◆ **Text segment**
----

Witness Outage explained. A Perfect Storm
During the day & night of 11 - 12 september 2019 my witness stopped producing blocks for several hours, so bad. This is an unforgivable failure and should not have happened, with multiple failovers running and a monitoring script in place to automatically switch.
But still it happened.... What was going on?
It appears a perfect storm happened: Segfaulted main node (?) meh. And my witnessMonitorFailover script got stuck so I did not receive notifications to check. This is the first time in 1000+ days producing blocks.
After investigating it was an outlying coincidence: The server provider on which I have my monitoring script running, had an unexpected maintenance to the vps environment rack (?!!), causing the script to become unresponsive. (FYI i have bitshares related nodes in 3 different providers @ 4 different physical locations).

----

◆ **Prompt A**
In the witness outage post, what caused the monitoring script to become unresponsive?
◆ **Prompt B**
Print everything in the witness outage post from "Witness Outage explained." down to "different physical locations).".
◆ **Prompt C**
Proceed with the witness outage post from the point where it stops.
The records below the witness outage post come from a separate source.

◆ **Dataset excerpts**
----

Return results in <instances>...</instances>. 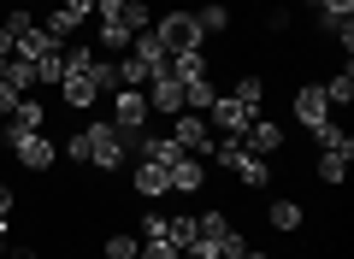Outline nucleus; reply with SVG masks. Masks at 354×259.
Wrapping results in <instances>:
<instances>
[{
    "label": "nucleus",
    "mask_w": 354,
    "mask_h": 259,
    "mask_svg": "<svg viewBox=\"0 0 354 259\" xmlns=\"http://www.w3.org/2000/svg\"><path fill=\"white\" fill-rule=\"evenodd\" d=\"M124 24L136 30V36H142V30H148V6H142V0H124Z\"/></svg>",
    "instance_id": "c9c22d12"
},
{
    "label": "nucleus",
    "mask_w": 354,
    "mask_h": 259,
    "mask_svg": "<svg viewBox=\"0 0 354 259\" xmlns=\"http://www.w3.org/2000/svg\"><path fill=\"white\" fill-rule=\"evenodd\" d=\"M313 24H319V36H325V41H337L342 53L354 48V12H313Z\"/></svg>",
    "instance_id": "4468645a"
},
{
    "label": "nucleus",
    "mask_w": 354,
    "mask_h": 259,
    "mask_svg": "<svg viewBox=\"0 0 354 259\" xmlns=\"http://www.w3.org/2000/svg\"><path fill=\"white\" fill-rule=\"evenodd\" d=\"M165 242H171L177 253H183V247L195 242V218H165Z\"/></svg>",
    "instance_id": "7c9ffc66"
},
{
    "label": "nucleus",
    "mask_w": 354,
    "mask_h": 259,
    "mask_svg": "<svg viewBox=\"0 0 354 259\" xmlns=\"http://www.w3.org/2000/svg\"><path fill=\"white\" fill-rule=\"evenodd\" d=\"M225 230H230V218H225V212H201V218H195V236H201V242H218Z\"/></svg>",
    "instance_id": "473e14b6"
},
{
    "label": "nucleus",
    "mask_w": 354,
    "mask_h": 259,
    "mask_svg": "<svg viewBox=\"0 0 354 259\" xmlns=\"http://www.w3.org/2000/svg\"><path fill=\"white\" fill-rule=\"evenodd\" d=\"M148 95L142 88H113V124L118 130H148Z\"/></svg>",
    "instance_id": "20e7f679"
},
{
    "label": "nucleus",
    "mask_w": 354,
    "mask_h": 259,
    "mask_svg": "<svg viewBox=\"0 0 354 259\" xmlns=\"http://www.w3.org/2000/svg\"><path fill=\"white\" fill-rule=\"evenodd\" d=\"M6 83H12L18 95H30V88H36V65H30V59H12V65H6Z\"/></svg>",
    "instance_id": "2f4dec72"
},
{
    "label": "nucleus",
    "mask_w": 354,
    "mask_h": 259,
    "mask_svg": "<svg viewBox=\"0 0 354 259\" xmlns=\"http://www.w3.org/2000/svg\"><path fill=\"white\" fill-rule=\"evenodd\" d=\"M6 65H12V36H6V24H0V77H6Z\"/></svg>",
    "instance_id": "a19ab883"
},
{
    "label": "nucleus",
    "mask_w": 354,
    "mask_h": 259,
    "mask_svg": "<svg viewBox=\"0 0 354 259\" xmlns=\"http://www.w3.org/2000/svg\"><path fill=\"white\" fill-rule=\"evenodd\" d=\"M266 224H272V230H283V236H295V230L307 224V207H301V200H290V195H278L272 207H266Z\"/></svg>",
    "instance_id": "ddd939ff"
},
{
    "label": "nucleus",
    "mask_w": 354,
    "mask_h": 259,
    "mask_svg": "<svg viewBox=\"0 0 354 259\" xmlns=\"http://www.w3.org/2000/svg\"><path fill=\"white\" fill-rule=\"evenodd\" d=\"M88 83L101 88V95H113V88H118V59H113V53H95V65H88Z\"/></svg>",
    "instance_id": "b1692460"
},
{
    "label": "nucleus",
    "mask_w": 354,
    "mask_h": 259,
    "mask_svg": "<svg viewBox=\"0 0 354 259\" xmlns=\"http://www.w3.org/2000/svg\"><path fill=\"white\" fill-rule=\"evenodd\" d=\"M207 160H201V153H177V160H171V189H177V195H201V183H207Z\"/></svg>",
    "instance_id": "9b49d317"
},
{
    "label": "nucleus",
    "mask_w": 354,
    "mask_h": 259,
    "mask_svg": "<svg viewBox=\"0 0 354 259\" xmlns=\"http://www.w3.org/2000/svg\"><path fill=\"white\" fill-rule=\"evenodd\" d=\"M18 100H24V95H18V88L6 83V77H0V118H12V106H18Z\"/></svg>",
    "instance_id": "4c0bfd02"
},
{
    "label": "nucleus",
    "mask_w": 354,
    "mask_h": 259,
    "mask_svg": "<svg viewBox=\"0 0 354 259\" xmlns=\"http://www.w3.org/2000/svg\"><path fill=\"white\" fill-rule=\"evenodd\" d=\"M242 148L260 153V160H272V153L283 148V124H278V118H266V112H260V118H248V130H242Z\"/></svg>",
    "instance_id": "423d86ee"
},
{
    "label": "nucleus",
    "mask_w": 354,
    "mask_h": 259,
    "mask_svg": "<svg viewBox=\"0 0 354 259\" xmlns=\"http://www.w3.org/2000/svg\"><path fill=\"white\" fill-rule=\"evenodd\" d=\"M171 142L183 153H201V160H207V148H213V136H207V112H177V118H171Z\"/></svg>",
    "instance_id": "f03ea898"
},
{
    "label": "nucleus",
    "mask_w": 354,
    "mask_h": 259,
    "mask_svg": "<svg viewBox=\"0 0 354 259\" xmlns=\"http://www.w3.org/2000/svg\"><path fill=\"white\" fill-rule=\"evenodd\" d=\"M130 41H136V30H130V24H101L95 48H101V53H113V59H118V53H130Z\"/></svg>",
    "instance_id": "412c9836"
},
{
    "label": "nucleus",
    "mask_w": 354,
    "mask_h": 259,
    "mask_svg": "<svg viewBox=\"0 0 354 259\" xmlns=\"http://www.w3.org/2000/svg\"><path fill=\"white\" fill-rule=\"evenodd\" d=\"M207 118H213V130H225V136H242V130H248V118H260V112H248L236 95H218L213 106H207Z\"/></svg>",
    "instance_id": "1a4fd4ad"
},
{
    "label": "nucleus",
    "mask_w": 354,
    "mask_h": 259,
    "mask_svg": "<svg viewBox=\"0 0 354 259\" xmlns=\"http://www.w3.org/2000/svg\"><path fill=\"white\" fill-rule=\"evenodd\" d=\"M12 153H18V165H24V171H53V160H59V153H53V142L41 136H24V142H12Z\"/></svg>",
    "instance_id": "9d476101"
},
{
    "label": "nucleus",
    "mask_w": 354,
    "mask_h": 259,
    "mask_svg": "<svg viewBox=\"0 0 354 259\" xmlns=\"http://www.w3.org/2000/svg\"><path fill=\"white\" fill-rule=\"evenodd\" d=\"M195 30H201V41H207V36H225V30H230V6H218V0H207L201 12H195Z\"/></svg>",
    "instance_id": "aec40b11"
},
{
    "label": "nucleus",
    "mask_w": 354,
    "mask_h": 259,
    "mask_svg": "<svg viewBox=\"0 0 354 259\" xmlns=\"http://www.w3.org/2000/svg\"><path fill=\"white\" fill-rule=\"evenodd\" d=\"M95 41H83V48H65V77H88V65H95Z\"/></svg>",
    "instance_id": "c85d7f7f"
},
{
    "label": "nucleus",
    "mask_w": 354,
    "mask_h": 259,
    "mask_svg": "<svg viewBox=\"0 0 354 259\" xmlns=\"http://www.w3.org/2000/svg\"><path fill=\"white\" fill-rule=\"evenodd\" d=\"M313 177H319V183H330V189H337L342 177H348V153H319V165H313Z\"/></svg>",
    "instance_id": "393cba45"
},
{
    "label": "nucleus",
    "mask_w": 354,
    "mask_h": 259,
    "mask_svg": "<svg viewBox=\"0 0 354 259\" xmlns=\"http://www.w3.org/2000/svg\"><path fill=\"white\" fill-rule=\"evenodd\" d=\"M41 124H48V106H41L36 95H24V100L12 106V118H6V130H0V136H6V142H24V136H36Z\"/></svg>",
    "instance_id": "0eeeda50"
},
{
    "label": "nucleus",
    "mask_w": 354,
    "mask_h": 259,
    "mask_svg": "<svg viewBox=\"0 0 354 259\" xmlns=\"http://www.w3.org/2000/svg\"><path fill=\"white\" fill-rule=\"evenodd\" d=\"M142 95H148V112H160V118H177V112H183V83H177L171 71L148 77V88H142Z\"/></svg>",
    "instance_id": "39448f33"
},
{
    "label": "nucleus",
    "mask_w": 354,
    "mask_h": 259,
    "mask_svg": "<svg viewBox=\"0 0 354 259\" xmlns=\"http://www.w3.org/2000/svg\"><path fill=\"white\" fill-rule=\"evenodd\" d=\"M230 95H236L248 112H260V106H266V83H260V77H236V88H230Z\"/></svg>",
    "instance_id": "cd10ccee"
},
{
    "label": "nucleus",
    "mask_w": 354,
    "mask_h": 259,
    "mask_svg": "<svg viewBox=\"0 0 354 259\" xmlns=\"http://www.w3.org/2000/svg\"><path fill=\"white\" fill-rule=\"evenodd\" d=\"M319 88H325L330 112H337V106H348V100H354V71H348V65H342V71H337V77H325V83H319Z\"/></svg>",
    "instance_id": "4be33fe9"
},
{
    "label": "nucleus",
    "mask_w": 354,
    "mask_h": 259,
    "mask_svg": "<svg viewBox=\"0 0 354 259\" xmlns=\"http://www.w3.org/2000/svg\"><path fill=\"white\" fill-rule=\"evenodd\" d=\"M0 24H6V36H30V30H36V18H30V6H12V12H6V18H0Z\"/></svg>",
    "instance_id": "72a5a7b5"
},
{
    "label": "nucleus",
    "mask_w": 354,
    "mask_h": 259,
    "mask_svg": "<svg viewBox=\"0 0 354 259\" xmlns=\"http://www.w3.org/2000/svg\"><path fill=\"white\" fill-rule=\"evenodd\" d=\"M130 53H136V59L148 65L153 77H160L165 65H171V53H165V41H160V36H136V41H130Z\"/></svg>",
    "instance_id": "6ab92c4d"
},
{
    "label": "nucleus",
    "mask_w": 354,
    "mask_h": 259,
    "mask_svg": "<svg viewBox=\"0 0 354 259\" xmlns=\"http://www.w3.org/2000/svg\"><path fill=\"white\" fill-rule=\"evenodd\" d=\"M213 100H218V88L207 83V77H201V83H183V112H207Z\"/></svg>",
    "instance_id": "bb28decb"
},
{
    "label": "nucleus",
    "mask_w": 354,
    "mask_h": 259,
    "mask_svg": "<svg viewBox=\"0 0 354 259\" xmlns=\"http://www.w3.org/2000/svg\"><path fill=\"white\" fill-rule=\"evenodd\" d=\"M77 136H83V160L95 165V171H106V177H113L118 165H124L130 153L142 148V136H148V130H118L113 118H101V124H83Z\"/></svg>",
    "instance_id": "f257e3e1"
},
{
    "label": "nucleus",
    "mask_w": 354,
    "mask_h": 259,
    "mask_svg": "<svg viewBox=\"0 0 354 259\" xmlns=\"http://www.w3.org/2000/svg\"><path fill=\"white\" fill-rule=\"evenodd\" d=\"M59 77H65V48H53L36 59V88H59Z\"/></svg>",
    "instance_id": "5701e85b"
},
{
    "label": "nucleus",
    "mask_w": 354,
    "mask_h": 259,
    "mask_svg": "<svg viewBox=\"0 0 354 259\" xmlns=\"http://www.w3.org/2000/svg\"><path fill=\"white\" fill-rule=\"evenodd\" d=\"M313 142H319V153H348V160H354V136L342 130L337 118H325V124H319V130H313Z\"/></svg>",
    "instance_id": "f3484780"
},
{
    "label": "nucleus",
    "mask_w": 354,
    "mask_h": 259,
    "mask_svg": "<svg viewBox=\"0 0 354 259\" xmlns=\"http://www.w3.org/2000/svg\"><path fill=\"white\" fill-rule=\"evenodd\" d=\"M153 36L165 41V53H183V48H201V30H195V12H165Z\"/></svg>",
    "instance_id": "7ed1b4c3"
},
{
    "label": "nucleus",
    "mask_w": 354,
    "mask_h": 259,
    "mask_svg": "<svg viewBox=\"0 0 354 259\" xmlns=\"http://www.w3.org/2000/svg\"><path fill=\"white\" fill-rule=\"evenodd\" d=\"M6 236H12V189L0 183V242H6Z\"/></svg>",
    "instance_id": "e433bc0d"
},
{
    "label": "nucleus",
    "mask_w": 354,
    "mask_h": 259,
    "mask_svg": "<svg viewBox=\"0 0 354 259\" xmlns=\"http://www.w3.org/2000/svg\"><path fill=\"white\" fill-rule=\"evenodd\" d=\"M148 236H165V218H160V212H148V218H142V242H148Z\"/></svg>",
    "instance_id": "ea45409f"
},
{
    "label": "nucleus",
    "mask_w": 354,
    "mask_h": 259,
    "mask_svg": "<svg viewBox=\"0 0 354 259\" xmlns=\"http://www.w3.org/2000/svg\"><path fill=\"white\" fill-rule=\"evenodd\" d=\"M319 12H354V0H319Z\"/></svg>",
    "instance_id": "79ce46f5"
},
{
    "label": "nucleus",
    "mask_w": 354,
    "mask_h": 259,
    "mask_svg": "<svg viewBox=\"0 0 354 259\" xmlns=\"http://www.w3.org/2000/svg\"><path fill=\"white\" fill-rule=\"evenodd\" d=\"M148 77H153V71L136 59V53H124V59H118V88H148Z\"/></svg>",
    "instance_id": "a878e982"
},
{
    "label": "nucleus",
    "mask_w": 354,
    "mask_h": 259,
    "mask_svg": "<svg viewBox=\"0 0 354 259\" xmlns=\"http://www.w3.org/2000/svg\"><path fill=\"white\" fill-rule=\"evenodd\" d=\"M136 259H183V253H177V247L165 242V236H148V242H142V253H136Z\"/></svg>",
    "instance_id": "f704fd0d"
},
{
    "label": "nucleus",
    "mask_w": 354,
    "mask_h": 259,
    "mask_svg": "<svg viewBox=\"0 0 354 259\" xmlns=\"http://www.w3.org/2000/svg\"><path fill=\"white\" fill-rule=\"evenodd\" d=\"M136 253H142V236H130V230L106 236V259H136Z\"/></svg>",
    "instance_id": "c756f323"
},
{
    "label": "nucleus",
    "mask_w": 354,
    "mask_h": 259,
    "mask_svg": "<svg viewBox=\"0 0 354 259\" xmlns=\"http://www.w3.org/2000/svg\"><path fill=\"white\" fill-rule=\"evenodd\" d=\"M236 183H242V189H266V183H272V160L242 153V160H236Z\"/></svg>",
    "instance_id": "a211bd4d"
},
{
    "label": "nucleus",
    "mask_w": 354,
    "mask_h": 259,
    "mask_svg": "<svg viewBox=\"0 0 354 259\" xmlns=\"http://www.w3.org/2000/svg\"><path fill=\"white\" fill-rule=\"evenodd\" d=\"M0 148H6V136H0Z\"/></svg>",
    "instance_id": "a18cd8bd"
},
{
    "label": "nucleus",
    "mask_w": 354,
    "mask_h": 259,
    "mask_svg": "<svg viewBox=\"0 0 354 259\" xmlns=\"http://www.w3.org/2000/svg\"><path fill=\"white\" fill-rule=\"evenodd\" d=\"M59 12H71L77 24H83V18H95V0H59Z\"/></svg>",
    "instance_id": "58836bf2"
},
{
    "label": "nucleus",
    "mask_w": 354,
    "mask_h": 259,
    "mask_svg": "<svg viewBox=\"0 0 354 259\" xmlns=\"http://www.w3.org/2000/svg\"><path fill=\"white\" fill-rule=\"evenodd\" d=\"M325 118H330L325 88H319V83H295V124H301V130H319Z\"/></svg>",
    "instance_id": "6e6552de"
},
{
    "label": "nucleus",
    "mask_w": 354,
    "mask_h": 259,
    "mask_svg": "<svg viewBox=\"0 0 354 259\" xmlns=\"http://www.w3.org/2000/svg\"><path fill=\"white\" fill-rule=\"evenodd\" d=\"M18 6H36V0H18Z\"/></svg>",
    "instance_id": "c03bdc74"
},
{
    "label": "nucleus",
    "mask_w": 354,
    "mask_h": 259,
    "mask_svg": "<svg viewBox=\"0 0 354 259\" xmlns=\"http://www.w3.org/2000/svg\"><path fill=\"white\" fill-rule=\"evenodd\" d=\"M165 71H171L177 83H201V77H207V53H201V48H183V53H171Z\"/></svg>",
    "instance_id": "dca6fc26"
},
{
    "label": "nucleus",
    "mask_w": 354,
    "mask_h": 259,
    "mask_svg": "<svg viewBox=\"0 0 354 259\" xmlns=\"http://www.w3.org/2000/svg\"><path fill=\"white\" fill-rule=\"evenodd\" d=\"M130 183H136V195H142V200L171 195V171H165V165H153V160H136V177H130Z\"/></svg>",
    "instance_id": "f8f14e48"
},
{
    "label": "nucleus",
    "mask_w": 354,
    "mask_h": 259,
    "mask_svg": "<svg viewBox=\"0 0 354 259\" xmlns=\"http://www.w3.org/2000/svg\"><path fill=\"white\" fill-rule=\"evenodd\" d=\"M101 100V88L88 83V77H59V106H71V112H88Z\"/></svg>",
    "instance_id": "2eb2a0df"
},
{
    "label": "nucleus",
    "mask_w": 354,
    "mask_h": 259,
    "mask_svg": "<svg viewBox=\"0 0 354 259\" xmlns=\"http://www.w3.org/2000/svg\"><path fill=\"white\" fill-rule=\"evenodd\" d=\"M242 259H272V253H260V247H248V253H242Z\"/></svg>",
    "instance_id": "37998d69"
}]
</instances>
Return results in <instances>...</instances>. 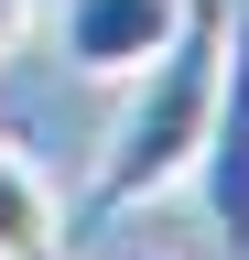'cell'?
<instances>
[{"instance_id": "1", "label": "cell", "mask_w": 249, "mask_h": 260, "mask_svg": "<svg viewBox=\"0 0 249 260\" xmlns=\"http://www.w3.org/2000/svg\"><path fill=\"white\" fill-rule=\"evenodd\" d=\"M228 44H238L228 0H184L173 32L119 76V119H109V152H98V184H87V228L184 184V162L206 141V109H217V76H228Z\"/></svg>"}, {"instance_id": "2", "label": "cell", "mask_w": 249, "mask_h": 260, "mask_svg": "<svg viewBox=\"0 0 249 260\" xmlns=\"http://www.w3.org/2000/svg\"><path fill=\"white\" fill-rule=\"evenodd\" d=\"M195 195H206V228L228 239V260H249V32L228 44V76H217V109H206V141H195Z\"/></svg>"}, {"instance_id": "3", "label": "cell", "mask_w": 249, "mask_h": 260, "mask_svg": "<svg viewBox=\"0 0 249 260\" xmlns=\"http://www.w3.org/2000/svg\"><path fill=\"white\" fill-rule=\"evenodd\" d=\"M54 11V44H65V65L76 76H98V87H119L130 65L173 32V11L184 0H44Z\"/></svg>"}, {"instance_id": "4", "label": "cell", "mask_w": 249, "mask_h": 260, "mask_svg": "<svg viewBox=\"0 0 249 260\" xmlns=\"http://www.w3.org/2000/svg\"><path fill=\"white\" fill-rule=\"evenodd\" d=\"M0 260H65V206L11 141H0Z\"/></svg>"}, {"instance_id": "5", "label": "cell", "mask_w": 249, "mask_h": 260, "mask_svg": "<svg viewBox=\"0 0 249 260\" xmlns=\"http://www.w3.org/2000/svg\"><path fill=\"white\" fill-rule=\"evenodd\" d=\"M33 22H44V0H0V65L33 44Z\"/></svg>"}, {"instance_id": "6", "label": "cell", "mask_w": 249, "mask_h": 260, "mask_svg": "<svg viewBox=\"0 0 249 260\" xmlns=\"http://www.w3.org/2000/svg\"><path fill=\"white\" fill-rule=\"evenodd\" d=\"M130 260H163V249H130Z\"/></svg>"}, {"instance_id": "7", "label": "cell", "mask_w": 249, "mask_h": 260, "mask_svg": "<svg viewBox=\"0 0 249 260\" xmlns=\"http://www.w3.org/2000/svg\"><path fill=\"white\" fill-rule=\"evenodd\" d=\"M238 32H249V11H238Z\"/></svg>"}]
</instances>
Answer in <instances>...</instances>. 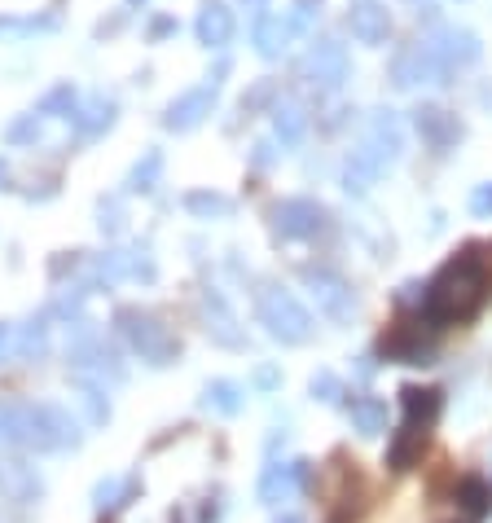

----

◆ **Final result A**
The server provider hosting it had an unexpected maintenance to the VPS environment rack.

◆ **Final result B**
Witness Outage explained. A Perfect Storm
During the day & night of 11 - 12 september 2019 my witness stopped producing blocks for several hours, so bad. This is an unforgivable failure and should not have happened, with multiple failovers running and a monitoring script in place to automatically switch.
But still it happened.... What was going on?
It appears a perfect storm happened: Segfaulted main node (?) meh. And my witnessMonitorFailover script got stuck so I did not receive notifications to check. This is the first time in 1000+ days producing blocks.
After investigating it was an outlying coincidence: The server provider on which I have my monitoring script running, had an unexpected maintenance to the vps environment rack (?!!), causing the script to become unresponsive. (FYI i have bitshares related nodes in 3 different providers @ 4 different physical locations).

◆ **Final result C**
Most painful thing was that I relied 100% on my failover script. I was missing blocks while literally sitting behind my computer. And even when I launch my browser I have an overview page about witness work opened by default, ... But i didnt launch a new browser... Bummer.
Learning:
- double redundancy on failover scripts or at least a monitoring & notify tool on a second server is not such a bad idea + don't forget to check all nodes before going to bed (!)
Sorry for unwantingly delaying your transactions and I will learn from this.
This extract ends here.